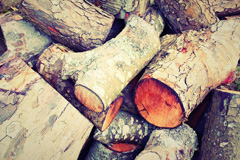 Stranraer wood burning boiler costs
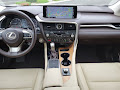 2020 Lexus RX 350L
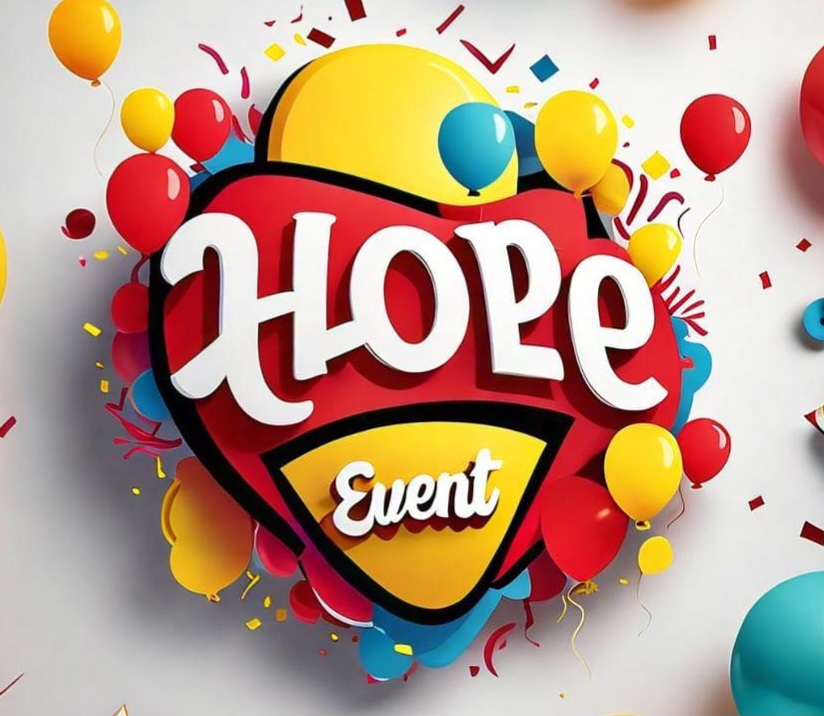 Hope event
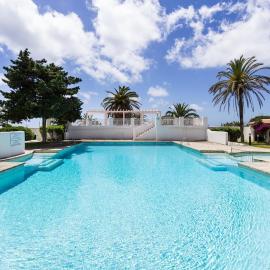 Nice apartment in Binisafua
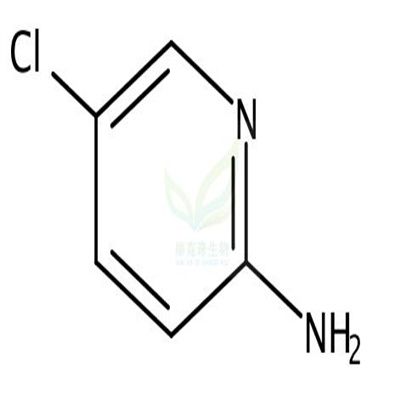2-氨基-5-氯吡啶  CAS号：1072-98-6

* YOUR GOAL: Switch "apartment" to "flat" in all of the records above and write them out again with nothing else changed. Leave the pictures out.

* EXERCISE SOLUTION:
 Stranraer wood burning boiler costs
 2020 Lexus RX 350L
 Hope event
 Nice flat in Binisafua
2-氨基-5-氯吡啶  CAS号：1072-98-6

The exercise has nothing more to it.